Authors:M. Molnár-Láng, G Linc, E. D. Nagy, and et al.
New wheat × barley, wheat × Aegilops biuncialis and wheat × rye hybrids were produced with the aim of alien gene transfer from these species into wheat. Amphiploids were produced with the help of colchicine treatment from the last two combinations. The new wheat × barley hybrids were multiplied in tissue culture because of the high degree of sterility and then pollinated with wheat to obtain backcross progenies. Wheat-barley chromosome pairing was detected using genomic in situ hybridization (GISH) in two combinations (Mv9 kr1 × Igri, Asakazekomugi × Manas). In vitro conditions caused an increase in chromosome arm association frequency in both combinations and in fertility in some regenerants.
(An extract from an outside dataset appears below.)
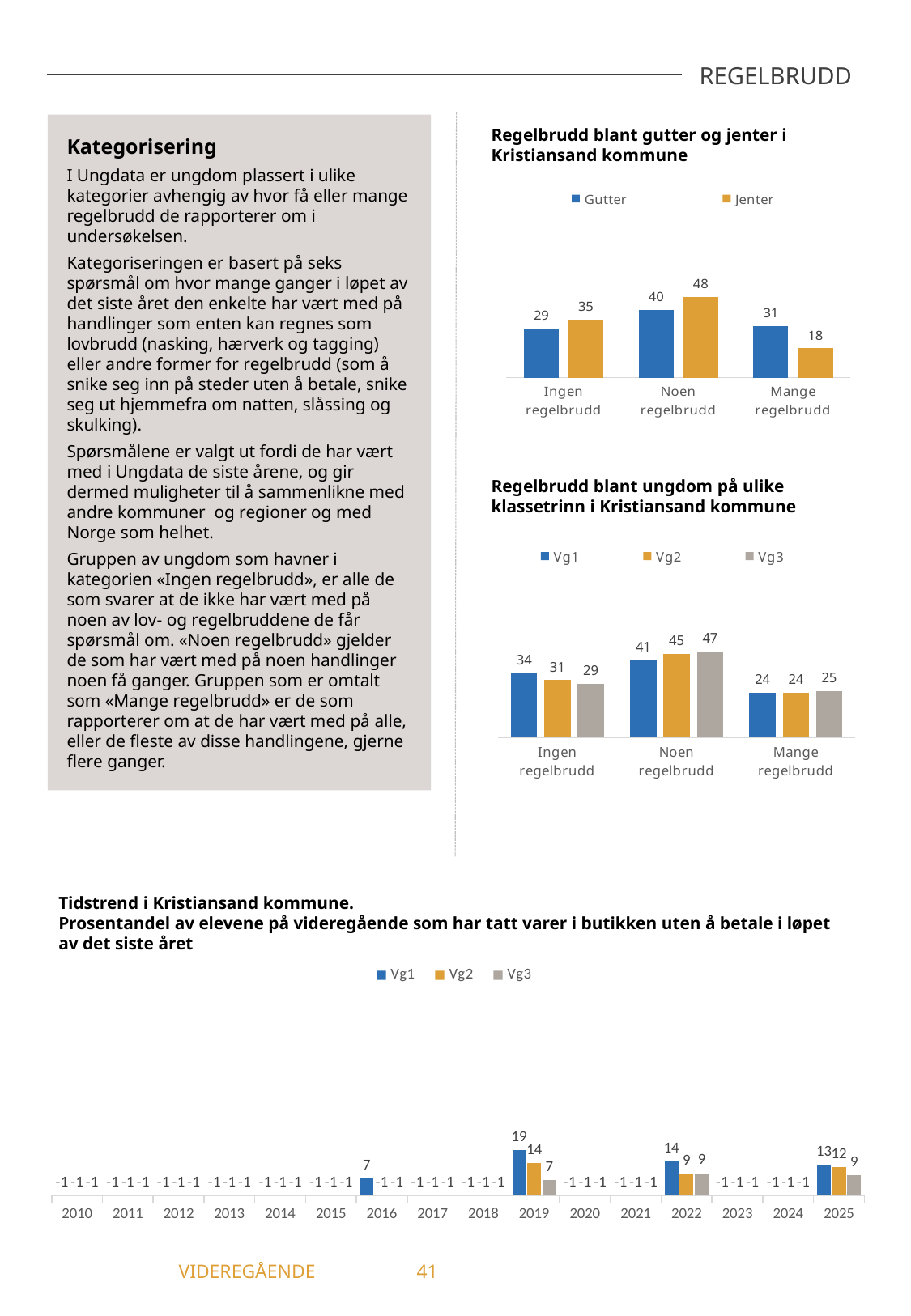
In the chart 'Regelbrudd blant ungdom på ulike klassetrinn i Kristiansand kommune', how many categories are shown on the x axis? 3 In the chart 'Regelbrudd blant ungdom på ulike klassetrinn i Kristiansand kommune', which series has the highest value in the 'Ingen regelbrudd' category? Vg1 In the chart 'Regelbrudd blant gutter og jenter i Kristiansand kommune', how many series does the legend list? 2 In the chart 'Regelbrudd blant ungdom på ulike klassetrinn i Kristiansand kommune', what is the value for Vg3 in the 'Noen regelbrudd' category? 47 In the chart 'Regelbrudd blant ungdom på ulike klassetrinn i Kristiansand kommune', is the value for Vg1 or Vg2 larger in the 'Noen regelbrudd' category? Vg2 In the chart 'Regelbrudd blant gutter og jenter i Kristiansand kommune', what is the difference between Gutter and Jenter in the 'Mange regelbrudd' category? 13 What kind of chart is 'Tidstrend i Kristiansand kommune'? Bar chart In the chart 'Regelbrudd blant gutter og jenter i Kristiansand kommune', what is the value for Jenter in the 'Noen regelbrudd' category? 48 In the chart 'Regelbrudd blant gutter og jenter i Kristiansand kommune', which category has the lowest value for Jenter? Mange regelbrudd In the chart 'Tidstrend i Kristiansand kommune', what is the difference between Vg1 and Vg3 in 2022? 5 In the chart 'Regelbrudd blant gutter og jenter i Kristiansand kommune', what is the value for Gutter in the 'Mange regelbrudd' category? 31 In the chart 'Tidstrend i Kristiansand kommune', what is the value for Vg1 in 2019? 19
Five wheat-barley translocations were produced in a wheat background and characterized through the combination of cytogenetic and molecular genetic approaches (GISH, FISH and SSR markers). The following translocations were identified: 2DS.2DL-1HS, 3HS.3BL, 6BS.6BL-4HL, 4D-5HS and 7DL.7DS-5HS. Physical mapping of the SSR markers on chromosomes 1H and 5H was carried out using the intragenomic and interspecific translocation breakpoints and the centromere as physical landmarks. Disomic wheat-Aegilops biuncialis additions were produced after backcrossing the wheat-Ae. biuncialis amphiploids. Fluorescence in situ hybridization (FISH) was carried out using two repetitive DNA clones (pSc119.2 and pAs1) on Ae. biuncialis and its two diploid progenitor species to detect chromosome polymorphism. The 7M and 3M disomic chromosome additions were selected and five more lines still need to be characterized. The octoploid triticale (Mv9 kr1 × Lovászpatonai) produced in Martonvásár was crossed with a 1RS.1BL wheat cultivar Matador. GISH analysis detected pairing between the 1RS arm of the translocation chromosome and that of Lovászpatonai rye in 32 % of the pollen mother cells, making it possible to select recombinants from this combination. The new recombinants between the 1RS of Petkus and the 1RS of Lovászpatonai rye cultivars are being analysed with the help of microsatellite markers.